At the vanguard of this resurgence of mid-market firms was Stifel, headquartered in St Louis, Missouri.
An acquisitive streak over recent years has helped it transform from a small regional brokerage into a broader institutional and retail focused firm, in turn assisting it in picking up a greater number of sought-after bookrunner slots on IPOs and follow-on equity offerings.
Mid-market firms tend to be more research-driven in terms of deal origination and focus on deals raising up to US$200m.
In recent years, many of these firms – others in Stifel’s cohort include William Blair and Robert W Baird – had to be content with passive co-manager roles on most ECM deals, but the rise in deal volumes has opened up more senior slots. Stifel secured 58 bookrunner roles in the IFR Awards year, from 34 in the previous period, jumping several places up the league table to 14th position.
That Stifel also bookran deals alongside all of the bulge bracket firms was “clearly a recognition of what we are doing here”, said Craig DeDomenico, a Stifel managing director.
Stifel has been able to steer clear of the client conflicts that have muddied perceptions of the bulge brackets and in some cases act as a check on bulge bracket execution.

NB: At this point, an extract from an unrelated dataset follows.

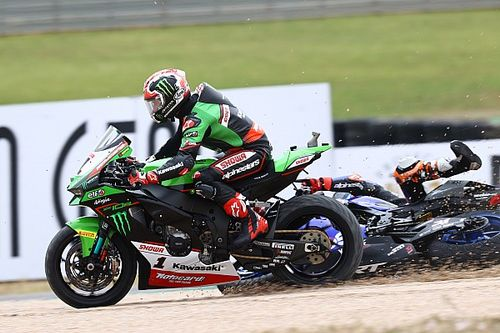 """Gerloff """"frustrated"""" after clash with WSBK race leader Rea"""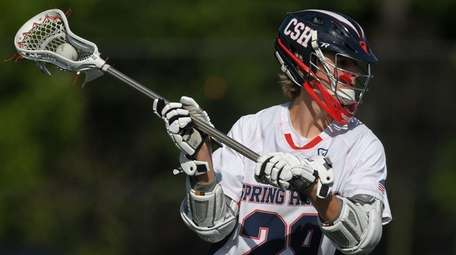 Kevin Winkoff #28 of Cold Spring Harbor carries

Mid-market firms argue their greater focus on long-only clients and fewer obligations to hedge funds mean more stable share registers and back this up with numbers showing less churn in their deals in the aftermarket.
“We are relationship-driven and an independent firm as it relates to that so we have no proprietary trading, no in-house private equity and no prime brokerage,” said Stifel’s co-head of institutional business, Victor Nesi. “It’s all agency-driven business.”
Winning mandates against bulge brackets with large balance sheets at their disposal means a heavier relative investment in research, seen in the firm’s coverage of 1,300 stocks, up from 537 in 2005. Stifel is the largest US equity research provider bar none, at a time when many bulge brackets have downgraded their research capabilities amid regulatory restrictions.
Stifel has been broadening its capabilities through a measured series of acquisitions, including in areas such as fixed income, so that it looks increasingly like a bulge-bracket house.
The firm’s acquisition-led strategy began in late 2005 with the purchase of Legg Mason Capital Markets. Since then Stifel has completed a string of deals, the most relevant to its ECM capabilities being the July 2010 purchase of growth-focused investment bank Thomas Weisel Partners and the February 2013 purchase of FIG-specialist investment bank Keefe Bruyette & Woods.
With Thomas Weisel, Stifel also got a strong San Francisco-based tech banking franchise that has a regular place on the cover on hot tech IPOs, the lifeblood of the US IPO market. Recent work includes bookrunner roles on deals for WageWorks, Channel Advisor and Marin Software. Co-head of ECM, Bill McLeod is based in San Francisco.
On top of Stifel’s 100-strong commission-based institutional sales force, the firm has also built a formidable retail brokerage network of 2,069 brokers, the sixth largest in the US. A strong retail network assists in the distribution of retail-oriented products such as master limited partnerships, business development companies and mortgage REITs.